Wow. I can’t believe it’s really been a year since my hiking accident last summer. To be honest, it seems like it’s been 5 years, as this has definitely been the longest and toughest year of my life. I debated whether or not to post this because I know, I’ve written several posts about my accident. I promise this is the last one! Unless I fall off another cliff. Kidding.
As I’ve become more public with what happened and my story has gotten out there, I’ve had a lot of people ask me how a near-death experience has changed my life. Of course some of those answers are probably obvious, but I figured in the midst of celebrating today, I could write out what I’ve learned over the past year and reflect on that myself, as well as give my readers a new perspective.
For those of you who haven’t read my story, I wrote about it here.
6 Things I’ve Learned This Past Year
- Never ever take advantage of your two feet (or your health in general). People don’t think about how amazing walking is until that’s taken away from you. I’m so incredibly grateful to be able to walk again, but I still get paranoid when people walk too close to me, or when a place is crowded. I can’t go line dancing like I used to at my favorite country bar. Sometimes my leg is so weak, I have to lift it onto the gas pedal to start driving. So you can imagine the anxiety I have driving if I were to slam on the brakes. And next time you complain about people parking in wheelchair spots, just give them grace. You have no idea what they are going through. Unfortunately, I get dirty looks for parking there all the time because I’m young, and people assume I’m using my parents or grandparent’s pass. And if you are one of those people who DO use someone else’s wheelchair pass but you’re actually fine, people like you made my life a living hell some days.
- Do absolutely everything on your Bucket List as soon as you can. One accident can really delay professional advancements, travel plans, relationships..so put everything you have into your job, but also make time for vacation. I’m still not ready for another Europe trip that I’m dying to go on, because I couldn’t keep up with all the walking as of now. But you better believe I have like ten places on my list that I’ll be visiting when I’m ready. Lastly, if you’re stuck in a blah relationship or want to take it to the next level, do it and stop being scared. Every day counts with the people you cherish, because you never know what could happen. So start checking off your bucket list – there’s no better time than now to start.
- Treasure the relationships you have. And show your close family and friends how much you love them constantly. I will never forget those who stayed in contact with me throughout my recovery, and I owe them so much more than I can give. Find these people in your life and tell them how much they mean to you. Do favors for them without expecting anything in return. Find the time to actually hang out with them. Everyone’s life is busy. Don’t say you miss someone or you want to hang out but never instigate meeting up. If people truly want to see you, they will make time. Always remember this.

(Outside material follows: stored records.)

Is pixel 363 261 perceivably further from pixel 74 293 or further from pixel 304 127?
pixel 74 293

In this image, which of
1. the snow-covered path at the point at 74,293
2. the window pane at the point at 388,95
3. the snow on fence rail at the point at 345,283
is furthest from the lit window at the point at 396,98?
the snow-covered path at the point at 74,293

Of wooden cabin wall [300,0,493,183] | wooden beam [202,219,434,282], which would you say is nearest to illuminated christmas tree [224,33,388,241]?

- You can die like, really easy. Ok so working in the SICU doesn’t help my bias, but it’s true. A lot of what I see at work are freak accidents (or “hold my beer” moments). Regardless, the trauma patients we get (and this includes myself), were just going about their day as normal, and BOOM their life just changes forever. You could be in your car driving to work and someone hits you, or you slip and fall off a cliff on an “easy” hike. And you read this and tell yourself that it could never happen to you because well, it just couldn’t. I was one of those people too. And now that I’ve gone through what I have, I do have those precautions in the back of my mind. I’m not saying this to turn you into a homebody because trust me, weird accidents happen at home too. But I’m saying it so you recognize and accept that fact, and take on your life goals while you still can. Because life is short, and your goals list should be long.

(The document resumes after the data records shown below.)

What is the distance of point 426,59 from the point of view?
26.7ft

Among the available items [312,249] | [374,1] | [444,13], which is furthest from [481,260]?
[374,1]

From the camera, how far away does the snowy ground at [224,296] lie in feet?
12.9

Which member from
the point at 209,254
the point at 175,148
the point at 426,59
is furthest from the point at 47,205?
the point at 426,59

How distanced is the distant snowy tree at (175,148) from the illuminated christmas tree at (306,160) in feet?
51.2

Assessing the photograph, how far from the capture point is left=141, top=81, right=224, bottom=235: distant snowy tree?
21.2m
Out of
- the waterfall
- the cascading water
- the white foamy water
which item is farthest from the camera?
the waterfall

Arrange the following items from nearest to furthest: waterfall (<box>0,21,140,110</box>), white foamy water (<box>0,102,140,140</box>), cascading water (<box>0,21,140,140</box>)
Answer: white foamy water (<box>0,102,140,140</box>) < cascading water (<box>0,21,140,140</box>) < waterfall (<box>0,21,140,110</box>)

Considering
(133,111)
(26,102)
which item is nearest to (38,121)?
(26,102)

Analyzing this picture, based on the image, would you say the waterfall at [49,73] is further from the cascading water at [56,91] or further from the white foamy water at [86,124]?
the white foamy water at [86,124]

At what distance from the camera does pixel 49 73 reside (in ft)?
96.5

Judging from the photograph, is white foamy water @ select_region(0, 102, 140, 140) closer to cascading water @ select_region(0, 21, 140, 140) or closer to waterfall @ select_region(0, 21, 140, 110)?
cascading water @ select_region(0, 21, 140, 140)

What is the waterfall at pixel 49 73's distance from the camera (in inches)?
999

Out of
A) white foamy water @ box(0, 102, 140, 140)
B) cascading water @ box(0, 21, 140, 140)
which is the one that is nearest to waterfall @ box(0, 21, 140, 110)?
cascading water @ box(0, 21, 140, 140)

- Take care of yourself. I used to be one of those people who never said no and never enjoyed down-time. I always had to have a plan on my days off and would never call in sick unless I was on the borderline of death. Now, my injury has forced me to take better care of myself and allow my body to rest. I’ve gotten better at saying no to outings with friends or extra responsibilities at work. Saying no has a big impact on your own personal happiness, and I strongly recommend working on this if this is an issue for you too. I see patients who have lived a hard life, and it truly ages them. So even if you’re trying to save money, put aside some funds to treat yourself once in awhile. Book a massage, get your nails done, try a new restaurant. You deserve a break once in awhile.
- Be thankful for what you have. There’s always going to be people out there who have it much worse than you. Telling myself this daily really got me through some rough days of self-pity and frustration. Sure you may be going through a rough patch. We all do. So be appreciative regardless of the situation. Be thankful for the good things you have, and list them out if it’s hard for you to think of these. And always be grateful for the struggles in life that make you stronger and wiser. Because they do. It’s the way you deal with what you’re handed that affects the outcome of that struggle. Pain is a given in life – suffering is optional.
Some coworkers and I celebrated making it through one rough year by going to this awesome Whiskey House downtown. Cheers to a better year ahead of me! And thank you guys for reading!